### [Selected extract]
# New espresso machine - which one?



## olbell (6 mo ago)

Hi 

I currently have a Delonghi Dedica and Sage Smart Grinder Pro.

I am happy enough with the shots I pull but feel a bit limited by the machine (I do use unpressurised baskets). I tend (or try) to make flat whites. I was thinking of spending about £300 on a second hand machine. Am I going to do any better than a Gaggia Classic Pro or a Rancilio Silva (if I found one at that price)?

Thanks


----------



## coffeechap (Apr 5, 2012)

I would get an original Gaggia classic and modify it, @MrShades is the go to guy for anything gaggia


----------



## ryan1982 (2 mo ago)

coffeechap said:


> I would get an original Gaggia classic and modify it, @MrShades is the go to guy for anything gaggia


Thanks, please can you tell me what years are classed as 'original'?

### [Stored rows]
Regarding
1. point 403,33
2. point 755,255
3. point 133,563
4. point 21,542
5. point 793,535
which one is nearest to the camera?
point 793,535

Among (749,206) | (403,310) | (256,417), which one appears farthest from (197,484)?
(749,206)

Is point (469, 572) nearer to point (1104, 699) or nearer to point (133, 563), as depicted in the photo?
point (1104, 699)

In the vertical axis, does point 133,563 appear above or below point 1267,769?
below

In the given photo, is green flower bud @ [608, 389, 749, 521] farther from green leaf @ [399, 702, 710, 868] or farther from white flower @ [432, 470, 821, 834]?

### [Tasks to carry out]
1. In the espresso machine thread, transcribe the passage from "I currently have" to "(Apr 5, 2012)".
2. According to the espresso machine thread, how much does olbell plan to spend on a second-hand machine?
3. Write the next part of the espresso machine thread, starting after its final post.

### [Responses per task]
1.
I currently have a Delonghi Dedica and Sage Smart Grinder Pro.

I am happy enough with the shots I pull but feel a bit limited by the machine (I do use unpressurised baskets). I tend (or try) to make flat whites. I was thinking of spending about £300 on a second hand machine. Am I going to do any better than a Gaggia Classic Pro or a Rancilio Silva (if I found one at that price)?

Thanks


----------



## coffeechap (Apr 5, 2012)

2. About £300.

3.
----------



## Jonathon White (Dec 7, 2021)

Shades of coffee is a good site to look at. It can tell you most things about the Gaggia and is a modding site also.


----------



## fishislander (1 mo ago)

ryan1982 said:


> Thanks, please can you tell me what years are classed as 'original'?


Original is the pre 2018's, there's a new version of classic pro in 2019. I guess depends which you can get your hands on. Gaggia is known for lasting for like 30 years! But yes, Shades of Coffee have mod parts for both.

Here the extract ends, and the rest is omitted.